─── MATERIAL ───
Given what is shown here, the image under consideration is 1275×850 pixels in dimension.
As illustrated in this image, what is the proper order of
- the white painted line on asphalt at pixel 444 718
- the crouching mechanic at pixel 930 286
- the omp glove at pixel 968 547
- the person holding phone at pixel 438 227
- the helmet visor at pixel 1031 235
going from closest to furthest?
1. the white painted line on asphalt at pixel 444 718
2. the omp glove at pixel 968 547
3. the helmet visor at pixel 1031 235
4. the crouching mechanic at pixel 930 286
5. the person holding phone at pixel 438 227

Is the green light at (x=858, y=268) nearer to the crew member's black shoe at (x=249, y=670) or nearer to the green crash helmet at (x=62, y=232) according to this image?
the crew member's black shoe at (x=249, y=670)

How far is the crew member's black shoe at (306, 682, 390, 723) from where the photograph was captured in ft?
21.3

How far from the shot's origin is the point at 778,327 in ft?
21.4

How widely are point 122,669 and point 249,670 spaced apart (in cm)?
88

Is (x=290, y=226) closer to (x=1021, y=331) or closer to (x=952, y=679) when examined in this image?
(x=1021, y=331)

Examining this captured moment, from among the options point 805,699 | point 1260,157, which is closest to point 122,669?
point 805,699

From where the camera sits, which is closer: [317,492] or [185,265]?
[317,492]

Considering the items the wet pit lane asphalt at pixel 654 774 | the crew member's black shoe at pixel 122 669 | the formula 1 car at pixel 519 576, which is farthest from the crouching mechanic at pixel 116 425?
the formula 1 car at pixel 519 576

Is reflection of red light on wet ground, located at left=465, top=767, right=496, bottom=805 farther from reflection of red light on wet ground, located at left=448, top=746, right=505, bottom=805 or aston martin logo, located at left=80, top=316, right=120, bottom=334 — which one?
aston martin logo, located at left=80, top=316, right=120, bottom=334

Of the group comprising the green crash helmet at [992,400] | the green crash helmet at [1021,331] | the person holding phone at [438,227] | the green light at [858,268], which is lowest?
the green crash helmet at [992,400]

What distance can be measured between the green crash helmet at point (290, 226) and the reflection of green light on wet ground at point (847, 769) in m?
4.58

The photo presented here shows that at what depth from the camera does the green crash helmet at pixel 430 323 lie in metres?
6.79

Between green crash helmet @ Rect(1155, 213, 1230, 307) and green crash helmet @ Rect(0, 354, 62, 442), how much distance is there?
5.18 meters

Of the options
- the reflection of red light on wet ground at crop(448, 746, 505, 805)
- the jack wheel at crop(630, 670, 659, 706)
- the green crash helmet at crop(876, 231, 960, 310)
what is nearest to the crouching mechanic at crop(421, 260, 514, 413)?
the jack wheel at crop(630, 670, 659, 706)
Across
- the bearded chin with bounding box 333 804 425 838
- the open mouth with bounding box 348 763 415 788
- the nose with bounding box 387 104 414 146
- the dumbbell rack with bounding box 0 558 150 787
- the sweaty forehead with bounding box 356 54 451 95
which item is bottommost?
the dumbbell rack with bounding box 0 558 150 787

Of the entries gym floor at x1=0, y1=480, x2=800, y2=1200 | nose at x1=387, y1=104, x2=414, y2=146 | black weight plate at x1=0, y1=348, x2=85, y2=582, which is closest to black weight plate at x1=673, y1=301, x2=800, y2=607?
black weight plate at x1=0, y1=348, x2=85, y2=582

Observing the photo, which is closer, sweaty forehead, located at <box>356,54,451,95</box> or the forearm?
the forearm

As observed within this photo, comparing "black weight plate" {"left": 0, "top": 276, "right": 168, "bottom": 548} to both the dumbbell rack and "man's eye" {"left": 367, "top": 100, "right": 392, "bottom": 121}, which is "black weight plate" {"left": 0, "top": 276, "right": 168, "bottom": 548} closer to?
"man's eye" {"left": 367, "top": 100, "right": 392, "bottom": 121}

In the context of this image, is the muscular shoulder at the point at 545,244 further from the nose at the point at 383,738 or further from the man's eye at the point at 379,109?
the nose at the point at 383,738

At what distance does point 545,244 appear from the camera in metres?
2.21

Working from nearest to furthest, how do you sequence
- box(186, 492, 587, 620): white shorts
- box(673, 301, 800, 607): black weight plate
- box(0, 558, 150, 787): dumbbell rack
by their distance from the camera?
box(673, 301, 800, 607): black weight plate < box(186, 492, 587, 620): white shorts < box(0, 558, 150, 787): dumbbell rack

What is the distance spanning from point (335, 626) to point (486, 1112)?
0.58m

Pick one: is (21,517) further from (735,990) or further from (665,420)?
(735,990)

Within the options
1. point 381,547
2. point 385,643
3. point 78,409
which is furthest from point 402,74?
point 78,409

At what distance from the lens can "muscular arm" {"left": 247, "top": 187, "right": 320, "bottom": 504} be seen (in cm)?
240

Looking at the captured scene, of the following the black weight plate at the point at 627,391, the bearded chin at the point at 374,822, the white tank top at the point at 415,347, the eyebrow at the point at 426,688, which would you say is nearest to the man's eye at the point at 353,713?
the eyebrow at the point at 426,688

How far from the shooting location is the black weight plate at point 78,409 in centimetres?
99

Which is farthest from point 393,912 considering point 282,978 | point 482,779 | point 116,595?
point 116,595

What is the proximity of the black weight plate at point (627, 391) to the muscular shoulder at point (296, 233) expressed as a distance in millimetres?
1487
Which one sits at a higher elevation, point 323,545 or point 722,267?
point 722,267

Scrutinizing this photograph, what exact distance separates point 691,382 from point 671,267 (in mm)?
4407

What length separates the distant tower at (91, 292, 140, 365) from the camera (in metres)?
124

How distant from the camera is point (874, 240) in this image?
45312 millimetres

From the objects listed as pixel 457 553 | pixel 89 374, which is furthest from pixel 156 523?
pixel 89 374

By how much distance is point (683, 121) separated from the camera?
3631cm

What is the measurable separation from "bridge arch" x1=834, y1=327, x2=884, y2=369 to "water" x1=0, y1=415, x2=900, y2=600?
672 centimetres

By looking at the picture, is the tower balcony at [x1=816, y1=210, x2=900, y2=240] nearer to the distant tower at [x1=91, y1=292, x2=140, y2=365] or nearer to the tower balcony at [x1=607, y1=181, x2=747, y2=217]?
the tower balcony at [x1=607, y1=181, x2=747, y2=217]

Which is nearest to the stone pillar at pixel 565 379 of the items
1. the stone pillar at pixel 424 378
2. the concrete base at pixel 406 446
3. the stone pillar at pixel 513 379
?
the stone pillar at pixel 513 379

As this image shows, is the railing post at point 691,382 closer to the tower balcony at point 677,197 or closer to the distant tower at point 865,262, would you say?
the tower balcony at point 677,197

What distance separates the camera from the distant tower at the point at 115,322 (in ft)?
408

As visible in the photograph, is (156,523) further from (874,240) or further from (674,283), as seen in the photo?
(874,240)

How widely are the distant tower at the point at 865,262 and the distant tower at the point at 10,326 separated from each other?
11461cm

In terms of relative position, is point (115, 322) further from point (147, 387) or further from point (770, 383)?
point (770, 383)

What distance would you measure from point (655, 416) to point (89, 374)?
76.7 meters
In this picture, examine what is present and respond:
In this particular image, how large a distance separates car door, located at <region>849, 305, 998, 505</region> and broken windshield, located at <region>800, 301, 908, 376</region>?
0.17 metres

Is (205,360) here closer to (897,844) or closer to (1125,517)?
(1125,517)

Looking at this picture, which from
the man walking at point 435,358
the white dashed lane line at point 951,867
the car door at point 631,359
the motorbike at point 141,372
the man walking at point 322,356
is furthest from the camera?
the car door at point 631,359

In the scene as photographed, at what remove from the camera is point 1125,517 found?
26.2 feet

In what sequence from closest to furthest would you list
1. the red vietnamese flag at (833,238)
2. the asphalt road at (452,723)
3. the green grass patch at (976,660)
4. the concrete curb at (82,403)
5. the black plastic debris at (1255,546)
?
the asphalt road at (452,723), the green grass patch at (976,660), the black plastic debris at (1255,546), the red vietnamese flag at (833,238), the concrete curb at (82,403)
───
PROMPT » Repeat the rows word for word, from the line with "In this picture, examine" through the last line of the rows.

ANSWER FOR THE TASK »
In this picture, examine what is present and respond:
In this particular image, how large a distance separates car door, located at <region>849, 305, 998, 505</region> and broken windshield, located at <region>800, 301, 908, 376</region>?
0.17 metres

Is (205,360) here closer to (897,844) or closer to (1125,517)?
(1125,517)

Looking at this picture, which from
the man walking at point 435,358
the white dashed lane line at point 951,867
the car door at point 631,359
the motorbike at point 141,372
the man walking at point 322,356
is furthest from the camera?
the car door at point 631,359

In the scene as photographed, at what remove from the camera is point 1125,517 found?
26.2 feet

In what sequence from closest to furthest would you list
1. the red vietnamese flag at (833,238)
2. the asphalt road at (452,723)
3. the green grass patch at (976,660)
4. the concrete curb at (82,403)
5. the black plastic debris at (1255,546)
?
the asphalt road at (452,723), the green grass patch at (976,660), the black plastic debris at (1255,546), the red vietnamese flag at (833,238), the concrete curb at (82,403)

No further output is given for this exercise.